■ **Stated exercise 1**
Output everything in the thread on buying used equipment from "So, I gathered" down to "of adjustable parts.", copied word for word.

■ **Extract to read**

──────────

# The pitfalls of buying used equipment



## Colonel K0rn (Jul 4, 2017)

I got a good deal on my new-to-me Greensmaster Flex 21, and lucked out to find a friendly mechanic at my local golf course. We talked shop last week, and he told me when I got my new bed knife in, and got it installed on the cutting head to bring it by and he'd set the HOC for me and grind the cutting surfaces as well.

I was texting Redtenchu back and forth asking him what I needed to do in order to get the cutting head off, and it was stuck with some rust inside the coupling on the flex shaft, nothing serious, but it was pretty tough getting that shaft off the coupler. That should have been an indicator of problems ahead.

I dropped it off on Saturday, and he told me to swing by later today. I headed up there this morning, and he said, "I've got some good and bad news for you." I said, "Uh oh, what's going on?" Bad news was one of the bed knife adjusting screws was seized up, and stripped out portions the inside of the adjusting bolt. I teased him by saying, "Well why'd ya go and mess that up?" (insert mechanic's humor here). I know full well that bolts break on stuff that's beyond your control.





I said, "Well, I've got tools at the house, and I can run a die on that, and see if we can at least get it to where I can pop the new parts in when I order them, we'll set the bed knife distance easy." So I took the cutting head the short drive home, and while pulling into the driveway remembered that the adjusting bolts are left-hand thread. I only had right-hand thread taps and dies.

I went ahead and removed the adjusting bolt out of the cutting unit frame, and when I started to slide it out of the bushing, I was surprised by the amount of grit and sand that was in between the bushings. Those are supposed to be pretty tight tolerances, but man, there was a lot of grit in there. So I decided I would just head back to the shop, and get the rest of the parts that I left there, and when all the parts came in, reassemble it, and have him finish setting it up for a cut.

When I got there, he said, "Well, I've got a new part coming for you." I chuckled, and said, "You didn't have to do that. I was going to order them when I got back home, but wanted to make sure that was all I was going to need." He told me that the bed bar was sitting on the work bench, and he was working on something else, and he accidentally knocked the bar off, and it broke off one of the ears. He handed it to me, and he had welded the ear back on and it had shiny new Toro red paint that was still drying. I chuckled and said, "Well why'd ya go and do that for?" :lol:

So, I gathered up the rest of the parts to reassemble the cutting head, and saw that the adjusting bolts for the bed bar are rusty as all heck, and I don't need another stripped out part, so I went ahead and ordered some bushings, washers and other stuff to put everything back together easily. The bolt pictured below is threaded for about 1/2 of the length, with a shoulder nut that is threaded onto the top. Both bolts (one goes on each side of the frame and screws into the bed bar) are seized up, and galled to heck.



Moral of the story: expect to use some PB Blaster when you get a used unit, and during the winter, I'm going to be applying anti-seize to a lot of adjustable parts.

P.S. He did tell me that when I order my parts to go ahead and get a roller rebuild kit, and hang it on the wall. I'll eventually need to rebuild it in the future, but rather than have to pay additional shipping cost to throw it in the order.


----------



## Ware (Jan 28, 2017)

──────────

A block of data:
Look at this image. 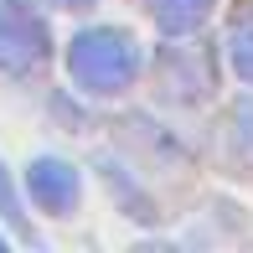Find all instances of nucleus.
Here are the masks:
<instances>
[{
	"label": "nucleus",
	"instance_id": "f257e3e1",
	"mask_svg": "<svg viewBox=\"0 0 253 253\" xmlns=\"http://www.w3.org/2000/svg\"><path fill=\"white\" fill-rule=\"evenodd\" d=\"M67 73L83 88H93V93H114V88H124L140 73V47H134L124 31H114V26L83 31V37H73V47H67Z\"/></svg>",
	"mask_w": 253,
	"mask_h": 253
},
{
	"label": "nucleus",
	"instance_id": "f03ea898",
	"mask_svg": "<svg viewBox=\"0 0 253 253\" xmlns=\"http://www.w3.org/2000/svg\"><path fill=\"white\" fill-rule=\"evenodd\" d=\"M42 52H47V21L31 5H21V0L0 5V67L5 73H26V67L42 62Z\"/></svg>",
	"mask_w": 253,
	"mask_h": 253
},
{
	"label": "nucleus",
	"instance_id": "7ed1b4c3",
	"mask_svg": "<svg viewBox=\"0 0 253 253\" xmlns=\"http://www.w3.org/2000/svg\"><path fill=\"white\" fill-rule=\"evenodd\" d=\"M26 186H31V202L42 212H67L78 202V170L67 160H57V155H42V160H31Z\"/></svg>",
	"mask_w": 253,
	"mask_h": 253
},
{
	"label": "nucleus",
	"instance_id": "20e7f679",
	"mask_svg": "<svg viewBox=\"0 0 253 253\" xmlns=\"http://www.w3.org/2000/svg\"><path fill=\"white\" fill-rule=\"evenodd\" d=\"M150 10L166 31H197L212 10V0H150Z\"/></svg>",
	"mask_w": 253,
	"mask_h": 253
},
{
	"label": "nucleus",
	"instance_id": "39448f33",
	"mask_svg": "<svg viewBox=\"0 0 253 253\" xmlns=\"http://www.w3.org/2000/svg\"><path fill=\"white\" fill-rule=\"evenodd\" d=\"M227 47H233V67H238V78H243V83H253V10L233 26V42H227Z\"/></svg>",
	"mask_w": 253,
	"mask_h": 253
},
{
	"label": "nucleus",
	"instance_id": "423d86ee",
	"mask_svg": "<svg viewBox=\"0 0 253 253\" xmlns=\"http://www.w3.org/2000/svg\"><path fill=\"white\" fill-rule=\"evenodd\" d=\"M238 150L253 160V103H243V109H238Z\"/></svg>",
	"mask_w": 253,
	"mask_h": 253
},
{
	"label": "nucleus",
	"instance_id": "0eeeda50",
	"mask_svg": "<svg viewBox=\"0 0 253 253\" xmlns=\"http://www.w3.org/2000/svg\"><path fill=\"white\" fill-rule=\"evenodd\" d=\"M0 217H5V222H21V212H16V191H10V181H5V166H0Z\"/></svg>",
	"mask_w": 253,
	"mask_h": 253
},
{
	"label": "nucleus",
	"instance_id": "6e6552de",
	"mask_svg": "<svg viewBox=\"0 0 253 253\" xmlns=\"http://www.w3.org/2000/svg\"><path fill=\"white\" fill-rule=\"evenodd\" d=\"M57 5H93V0H57Z\"/></svg>",
	"mask_w": 253,
	"mask_h": 253
}]
</instances>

──────────

■ **Stated exercise 2**
Pull out every line of the entries that contains the string "http".

■ **Worked solution 1**
So, I gathered up the rest of the parts to reassemble the cutting head, and saw that the adjusting bolts for the bed bar are rusty as all heck, and I don't need another stripped out part, so I went ahead and ordered some bushings, washers and other stuff to put everything back together easily. The bolt pictured below is threaded for about 1/2 of the length, with a shoulder nut that is threaded onto the top. Both bolts (one goes on each side of the frame and screws into the bed bar) are seized up, and galled to heck.



Moral of the story: expect to use some PB Blaster when you get a used unit, and during the winter, I'm going to be applying anti-seize to a lot of adjustable parts.

■ **Worked solution 2**
	"mask_svg": "<svg viewBox=\"0 0 253 253\" xmlns=\"http://www.w3.org/2000/svg\"><path fill=\"white\" fill-rule=\"evenodd\" d=\"M67 73L83 88H93V93H114V88H124L140 73V47H134L124 31H114V26L83 31V37H73V47H67Z\"/></svg>",
	"mask_svg": "<svg viewBox=\"0 0 253 253\" xmlns=\"http://www.w3.org/2000/svg\"><path fill=\"white\" fill-rule=\"evenodd\" d=\"M42 52H47V21L31 5H21V0L0 5V67L5 73H26V67L42 62Z\"/></svg>",
	"mask_svg": "<svg viewBox=\"0 0 253 253\" xmlns=\"http://www.w3.org/2000/svg\"><path fill=\"white\" fill-rule=\"evenodd\" d=\"M26 186H31V202L42 212H67L78 202V170L67 160H57V155H42V160H31Z\"/></svg>",
	"mask_svg": "<svg viewBox=\"0 0 253 253\" xmlns=\"http://www.w3.org/2000/svg\"><path fill=\"white\" fill-rule=\"evenodd\" d=\"M150 10L166 31H197L212 10V0H150Z\"/></svg>",
	"mask_svg": "<svg viewBox=\"0 0 253 253\" xmlns=\"http://www.w3.org/2000/svg\"><path fill=\"white\" fill-rule=\"evenodd\" d=\"M227 47H233V67H238V78H243V83H253V10L233 26V42H227Z\"/></svg>",
	"mask_svg": "<svg viewBox=\"0 0 253 253\" xmlns=\"http://www.w3.org/2000/svg\"><path fill=\"white\" fill-rule=\"evenodd\" d=\"M238 150L253 160V103H243V109H238Z\"/></svg>",
	"mask_svg": "<svg viewBox=\"0 0 253 253\" xmlns=\"http://www.w3.org/2000/svg\"><path fill=\"white\" fill-rule=\"evenodd\" d=\"M0 217H5V222H21V212H16V191H10V181H5V166H0Z\"/></svg>",
	"mask_svg": "<svg viewBox=\"0 0 253 253\" xmlns=\"http://www.w3.org/2000/svg\"><path fill=\"white\" fill-rule=\"evenodd\" d=\"M57 5H93V0H57Z\"/></svg>",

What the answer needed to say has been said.